TRAFFIC CONTROL RECOGNITION WITH AN ATTENTION MECHANISM USING SPEED-PROFILE AND SATELLITE IMAGERY DATA

H. Cheng1, H. Lei2, S. Zourlidou1, and M. Sester1 H. Cheng et al.
  • 1Institut für Kartographie und Geoinformatik, Leibniz Universität Hannover, Germany
  • 2Institut für Kommunikationstechnik, Leibniz Universität Hannover, Germany

Keywords: Traffic Regulation, Deep Learning, Generative Model, Attention Mechanism, Classification

Abstract. Traffic regulators at intersections act as an essential factor that influences traffic flow and, subsequently, the route choices of commuters. A digital map that provides up-to-date traffic control information is beneficial not only for facilitating the commuters’ trips, but also for energy-saving and environmental protection.
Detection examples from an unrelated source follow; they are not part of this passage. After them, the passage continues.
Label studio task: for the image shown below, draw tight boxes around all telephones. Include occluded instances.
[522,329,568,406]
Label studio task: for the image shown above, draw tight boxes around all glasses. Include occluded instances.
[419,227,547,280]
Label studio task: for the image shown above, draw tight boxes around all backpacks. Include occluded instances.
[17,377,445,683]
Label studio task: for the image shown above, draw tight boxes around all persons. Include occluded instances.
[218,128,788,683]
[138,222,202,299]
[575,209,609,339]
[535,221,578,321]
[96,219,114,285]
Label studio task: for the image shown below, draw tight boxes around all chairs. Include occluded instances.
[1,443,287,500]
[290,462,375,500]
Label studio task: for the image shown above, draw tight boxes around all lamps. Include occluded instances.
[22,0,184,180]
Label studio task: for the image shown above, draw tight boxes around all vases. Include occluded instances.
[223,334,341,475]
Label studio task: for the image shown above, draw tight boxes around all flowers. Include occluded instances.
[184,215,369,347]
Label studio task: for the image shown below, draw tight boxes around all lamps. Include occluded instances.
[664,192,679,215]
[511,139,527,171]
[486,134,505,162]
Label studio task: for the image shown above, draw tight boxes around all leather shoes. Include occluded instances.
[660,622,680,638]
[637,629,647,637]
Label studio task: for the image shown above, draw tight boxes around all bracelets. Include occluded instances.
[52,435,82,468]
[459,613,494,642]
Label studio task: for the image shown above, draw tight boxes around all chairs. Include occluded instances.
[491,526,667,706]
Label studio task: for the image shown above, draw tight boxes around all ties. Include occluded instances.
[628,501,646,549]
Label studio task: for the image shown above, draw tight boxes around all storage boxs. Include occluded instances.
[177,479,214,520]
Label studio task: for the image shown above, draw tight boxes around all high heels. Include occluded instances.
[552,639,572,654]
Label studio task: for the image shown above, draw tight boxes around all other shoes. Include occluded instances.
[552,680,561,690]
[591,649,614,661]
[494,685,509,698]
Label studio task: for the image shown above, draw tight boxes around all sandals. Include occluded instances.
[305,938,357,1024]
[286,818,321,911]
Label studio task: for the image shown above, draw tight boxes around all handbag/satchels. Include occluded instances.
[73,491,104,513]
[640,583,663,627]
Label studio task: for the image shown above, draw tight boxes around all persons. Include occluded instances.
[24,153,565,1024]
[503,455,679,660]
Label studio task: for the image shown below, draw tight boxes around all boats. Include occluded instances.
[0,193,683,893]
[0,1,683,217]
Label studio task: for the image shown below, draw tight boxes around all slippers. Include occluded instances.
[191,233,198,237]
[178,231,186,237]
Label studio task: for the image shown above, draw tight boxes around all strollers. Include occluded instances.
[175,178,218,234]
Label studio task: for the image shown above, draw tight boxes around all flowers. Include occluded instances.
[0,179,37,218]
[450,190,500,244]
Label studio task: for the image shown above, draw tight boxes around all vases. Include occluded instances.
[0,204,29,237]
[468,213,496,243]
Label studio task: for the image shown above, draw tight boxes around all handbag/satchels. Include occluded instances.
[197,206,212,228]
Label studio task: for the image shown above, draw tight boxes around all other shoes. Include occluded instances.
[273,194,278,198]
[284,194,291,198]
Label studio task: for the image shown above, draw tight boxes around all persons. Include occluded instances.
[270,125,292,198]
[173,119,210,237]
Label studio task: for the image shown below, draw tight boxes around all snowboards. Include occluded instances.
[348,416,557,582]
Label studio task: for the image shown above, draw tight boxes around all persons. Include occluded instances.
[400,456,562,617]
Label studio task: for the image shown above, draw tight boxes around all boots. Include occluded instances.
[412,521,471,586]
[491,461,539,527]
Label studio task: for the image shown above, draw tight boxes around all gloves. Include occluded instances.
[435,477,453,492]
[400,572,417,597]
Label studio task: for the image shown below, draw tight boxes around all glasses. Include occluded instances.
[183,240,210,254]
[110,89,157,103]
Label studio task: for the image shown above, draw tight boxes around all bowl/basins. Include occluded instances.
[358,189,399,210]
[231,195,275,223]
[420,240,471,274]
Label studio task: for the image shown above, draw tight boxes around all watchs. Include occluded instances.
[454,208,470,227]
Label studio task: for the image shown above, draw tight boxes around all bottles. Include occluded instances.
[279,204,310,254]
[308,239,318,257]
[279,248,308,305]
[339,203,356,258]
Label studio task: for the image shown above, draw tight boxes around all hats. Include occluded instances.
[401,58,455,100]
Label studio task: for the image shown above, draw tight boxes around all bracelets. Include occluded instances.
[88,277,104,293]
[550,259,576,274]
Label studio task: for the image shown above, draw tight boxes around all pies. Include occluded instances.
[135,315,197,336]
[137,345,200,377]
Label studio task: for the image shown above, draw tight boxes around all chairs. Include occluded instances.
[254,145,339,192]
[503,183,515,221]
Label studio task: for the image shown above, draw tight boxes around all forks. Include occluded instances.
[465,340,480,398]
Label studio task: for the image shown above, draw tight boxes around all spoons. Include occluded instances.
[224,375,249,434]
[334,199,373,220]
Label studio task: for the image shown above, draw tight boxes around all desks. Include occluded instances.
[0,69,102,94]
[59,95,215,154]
In this paper, instead of using expensive surveying methods, we propose an automatic way based on a Conditional Variational Autoencoder (CVAE) to recognize traffic regulators, i. e., arm rules at intersections, by leveraging the GPS data collected from vehicles and the satellite imagery retrieved from digital maps, i. e., Google Maps. We apply a Long Short-Term Memory to extract the motion dynamics over a GPS sequence traversed through the intersection. Simultaneously, we build a Convolutional Neural Network (CNN) to extract the grid-based local imagery information associated with each step of the GPS positions. Moreover, a self-attention mechanism is adopted to extract the spatial and temporal features over both the GPS and grid sequences. The extracted temporal and spatial features are then combined for detecting the traffic arm rules. To analyze the performance of our method, we tested it on a GPS dataset collected by driving vehicles in Hannover, a medium-sized German city. Compared to a Random Forest model and an Encoder-Decoder model, our proposed model achieved better results with both accuracy and F1-score of 0.90 for the three-class (arm rules of uncontrolled, traffic light, and priority sign) task. We also carried out ablation studies to further investigate the effectiveness of the GPS input branch, the image input branch, and the self-attention mechanism in our model.